Suiter describes Fishkin’s book as an “unusually evidence-rich answer” to democracy’s current crisis and an “urgently valuable guide” to what deliberation can achieve at scale. She calls the book a “remarkable consolidation” of deliberation’s capacity to improve public reasoning and reduce polarization, concluding that Fishkin makes democratic reform feel “not only desirable but testable.”

“Sortition, Elections and the Will of the People” by Cristina Lafont

Lafont writes that Fishkin’s book addresses “one of the most important and urgent political questions of our times”: how to revitalize democracy against autocratic and populist threats. She praises the book’s “wealth of (often striking) data” from decades of Deliberative Polls and says Fishkin’s innovations provide “a blueprint for a democratic system” that combines competitive elections with genuine citizen deliberation.

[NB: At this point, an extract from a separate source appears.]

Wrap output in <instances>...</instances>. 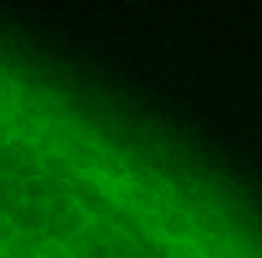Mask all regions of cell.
Instances as JSON below:
<instances>
[{"label":"cell","instance_id":"obj_5","mask_svg":"<svg viewBox=\"0 0 262 258\" xmlns=\"http://www.w3.org/2000/svg\"><path fill=\"white\" fill-rule=\"evenodd\" d=\"M26 198H29L32 204H38L42 198H48V191H45V185L38 182V178H29V182H26Z\"/></svg>","mask_w":262,"mask_h":258},{"label":"cell","instance_id":"obj_2","mask_svg":"<svg viewBox=\"0 0 262 258\" xmlns=\"http://www.w3.org/2000/svg\"><path fill=\"white\" fill-rule=\"evenodd\" d=\"M10 217L23 229H42L48 223V208H45V204H23V208L10 211Z\"/></svg>","mask_w":262,"mask_h":258},{"label":"cell","instance_id":"obj_1","mask_svg":"<svg viewBox=\"0 0 262 258\" xmlns=\"http://www.w3.org/2000/svg\"><path fill=\"white\" fill-rule=\"evenodd\" d=\"M45 226H51V236L55 239H71V236H77L80 229L86 226V211H80L74 204V208L68 211V214H61V217H48V223Z\"/></svg>","mask_w":262,"mask_h":258},{"label":"cell","instance_id":"obj_6","mask_svg":"<svg viewBox=\"0 0 262 258\" xmlns=\"http://www.w3.org/2000/svg\"><path fill=\"white\" fill-rule=\"evenodd\" d=\"M86 258H112V255H109V246L96 242V246H90V249H86Z\"/></svg>","mask_w":262,"mask_h":258},{"label":"cell","instance_id":"obj_7","mask_svg":"<svg viewBox=\"0 0 262 258\" xmlns=\"http://www.w3.org/2000/svg\"><path fill=\"white\" fill-rule=\"evenodd\" d=\"M10 236H13V226L0 223V246H4V242H10Z\"/></svg>","mask_w":262,"mask_h":258},{"label":"cell","instance_id":"obj_4","mask_svg":"<svg viewBox=\"0 0 262 258\" xmlns=\"http://www.w3.org/2000/svg\"><path fill=\"white\" fill-rule=\"evenodd\" d=\"M186 226H189V220H186L182 214H176V211L166 214V233H169V236H176V239L186 236Z\"/></svg>","mask_w":262,"mask_h":258},{"label":"cell","instance_id":"obj_8","mask_svg":"<svg viewBox=\"0 0 262 258\" xmlns=\"http://www.w3.org/2000/svg\"><path fill=\"white\" fill-rule=\"evenodd\" d=\"M0 258H13V255H4V252H0Z\"/></svg>","mask_w":262,"mask_h":258},{"label":"cell","instance_id":"obj_3","mask_svg":"<svg viewBox=\"0 0 262 258\" xmlns=\"http://www.w3.org/2000/svg\"><path fill=\"white\" fill-rule=\"evenodd\" d=\"M19 163V144H7L0 147V172H13Z\"/></svg>","mask_w":262,"mask_h":258}]
</instances>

“Comments on Fishkin, Can Deliberation Cure the Ills of Democracy? by Mark E. Warren

Warren calls Can Deliberation Cure the Ills of Democracy? an “excellent book” and writes that Fishkin’s central question is “now urgent.” He identifies a “standout feature” of the book: Fishkin shows how deliberative minipublics can strengthen democracy when inserted into legacy institutions, helping to reduce polarization and build a more deliberative democratic culture.

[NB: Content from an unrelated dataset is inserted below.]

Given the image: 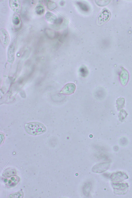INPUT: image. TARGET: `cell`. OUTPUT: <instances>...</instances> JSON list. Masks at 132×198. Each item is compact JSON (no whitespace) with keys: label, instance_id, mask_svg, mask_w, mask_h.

“A Contingency Theory of Sortition” by Jane Mansbridge

Mansbridge calls Deliberative Polls the “gold standard” in recruitment and attitude representation, emphasizing their distinctive ability to create deliberative samples that reflect the broader public. She also argues that the “calming, listening, and bonding qualities” of deliberative citizen groups are urgently needed in a world marked by polarization and conflict.

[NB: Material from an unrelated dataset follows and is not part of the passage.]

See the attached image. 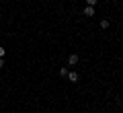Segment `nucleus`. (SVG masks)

“Response to Commentaries: JoS Review Symposium on Can Deliberation Cure the Ills of Democracy? by James S. Fishkin

In his response, Fishkin engages the symposium’s areas of “enthusiastic near-agreement” and “serious disagreements” in the spirit of deliberation. He clarifies the book’s central argument for a more deliberative society, responds to challenges from Gastil, Suiter, Lafont, Warren, and Mansbridge, and restates the aim of connecting the considered “will of the people” to what is actually done. Fishkin closes by describing the symposium as an example of “collective intelligence” helping to chart the way forward.

About the Book

In Can Deliberation Cure the Ills of Democracy?, James S. Fishkin draws on decades of research and practice to ask whether deliberative democracy can respond to some of the central crises of contemporary public life. The book examines how carefully designed deliberation can help citizens move beyond polarization, misinformation, and partisan division toward more considered public judgment.